Headley is expected to change his plea to ‘guilty’ in a Chicago court in a bid to escape a death sentence.
The 49-year-old LeT operative is charged with conspiring in the Mumbai terror strike and planning attack on a Danish newspaper which published a cartoon on Prophet Mohammad.
Meanwhile, reports claiming that Headley may enter into a plea bargain with prosecutors in Chicago have raised concerns in the Indian security establishment, which feels that it would lend credence to suspicions that he may have been working for the Americans.
Top Indian officials, who have been watching the progress in the case at Chicago in US, are somewhat worried about reports emanating from the US that Headley would be pleading guilty in an attempt to get lighter sentence.
Headley has sought plea bargain under American laws and this has raised concerns in India. The US laws provide for agreement between federal prosecutors and individuals under criminal investigation which permit them to give the government information about crimes with some assurances that they will be protected against prosecution.
In view of this, a lighter sentence to Headley will “confirm” that he was an American agent.
The son of a Pakistani diplomat and a Philadelphia socialite, Headley had so far pleaded not guilty to the charges and has remained in federal custody at the Metropolitan Correctional Centre here since he was arrested in October 2009.
John Thesis, Headley’s lawyer has so far refused to give any details when asked whether a plea deal has been worked out for Headley, who has been “cooperating in the ongoing investigation”. If convicted, Headley faces maximum penalty of life imprisonment or death.

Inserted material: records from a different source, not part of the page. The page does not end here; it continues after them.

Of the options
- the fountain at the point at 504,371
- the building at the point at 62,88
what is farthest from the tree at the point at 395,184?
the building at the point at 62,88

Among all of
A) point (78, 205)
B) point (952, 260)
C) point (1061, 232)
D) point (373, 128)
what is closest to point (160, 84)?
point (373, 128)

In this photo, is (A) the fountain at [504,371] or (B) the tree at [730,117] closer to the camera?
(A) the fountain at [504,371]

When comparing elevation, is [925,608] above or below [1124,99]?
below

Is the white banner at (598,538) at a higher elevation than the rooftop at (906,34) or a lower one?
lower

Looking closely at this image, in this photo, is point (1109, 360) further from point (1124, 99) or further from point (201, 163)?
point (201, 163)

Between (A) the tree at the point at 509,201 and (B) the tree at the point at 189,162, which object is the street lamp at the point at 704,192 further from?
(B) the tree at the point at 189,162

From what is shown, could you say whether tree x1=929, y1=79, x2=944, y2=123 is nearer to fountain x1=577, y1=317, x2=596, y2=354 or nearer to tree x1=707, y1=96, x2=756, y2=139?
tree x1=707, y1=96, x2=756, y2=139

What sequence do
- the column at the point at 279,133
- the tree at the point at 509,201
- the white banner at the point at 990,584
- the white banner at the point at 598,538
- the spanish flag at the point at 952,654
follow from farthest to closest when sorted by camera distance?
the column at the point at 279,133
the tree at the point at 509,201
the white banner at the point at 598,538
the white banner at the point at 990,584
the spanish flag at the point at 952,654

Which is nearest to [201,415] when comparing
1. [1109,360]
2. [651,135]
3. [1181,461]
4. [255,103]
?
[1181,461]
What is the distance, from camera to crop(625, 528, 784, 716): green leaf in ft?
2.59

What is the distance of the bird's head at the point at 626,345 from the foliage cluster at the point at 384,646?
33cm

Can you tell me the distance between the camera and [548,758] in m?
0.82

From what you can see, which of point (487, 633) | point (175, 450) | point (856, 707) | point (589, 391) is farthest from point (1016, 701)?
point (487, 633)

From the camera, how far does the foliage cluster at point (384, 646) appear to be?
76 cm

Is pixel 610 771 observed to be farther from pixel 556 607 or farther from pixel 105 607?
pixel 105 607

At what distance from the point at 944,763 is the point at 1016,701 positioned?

In the 12 count indictment, Headley, a 49 year old Chicago resident, faces six counts of conspiracy involving bombing public places in India, murdering and maiming persons in India and Denmark, providing material support to foreign terrorist plots, providing material support to Lashkar and six counts of aiding and abetting the murder of US citizens in India.
The FBI had also charged Headley’s friend from a Pakistani military school, city-businessman Tahawwur Hussain Rana with providing material support to the Mumbai attacks as well as to the terrorist organisation LeT.
Pakistani-Canadian Rana has pleaded not guilty to the charges and said that he was duped by Headley.
Rana has been denied bail by the court and is held at the Correctional centre since his October arrest. A hearing for his case has been set for March 29.
Headley was first arrested in 1998 for conspiring to smuggle heroin into the US from Pakistan. However, after his arrest he cooperated with the investigation, giving information about his involvement in drug trafficking and his Pakistani suppliers.
Due to his cooperation, he was sentenced to less than two years in prison and shortly thereafter went to Pakistan to conduct undercover surveillance operations for the Drug Enforcement Administration.
In 2002 and 2003, Headley allegedly attended terrorism training camps in Pakistan maintained by Lashkar and conspired with its members and others, including co-accused Rana, Ilyas Kashmiri and Abdur Rehman in planning and executing the attacks on India and a Danish newspaper.
He conducted extensive surveillance of targets in Mumbai between September 2006 and July 2008, taking photographs and making videotapes of various potential targets, including those attacked in the November 2008 attacks that killed approximately 164 people and left hundreds more injured.
After every trip to India, Headley allegedly travelled to Pakistan to share videos and photographs of the targets in India with Lashkar members.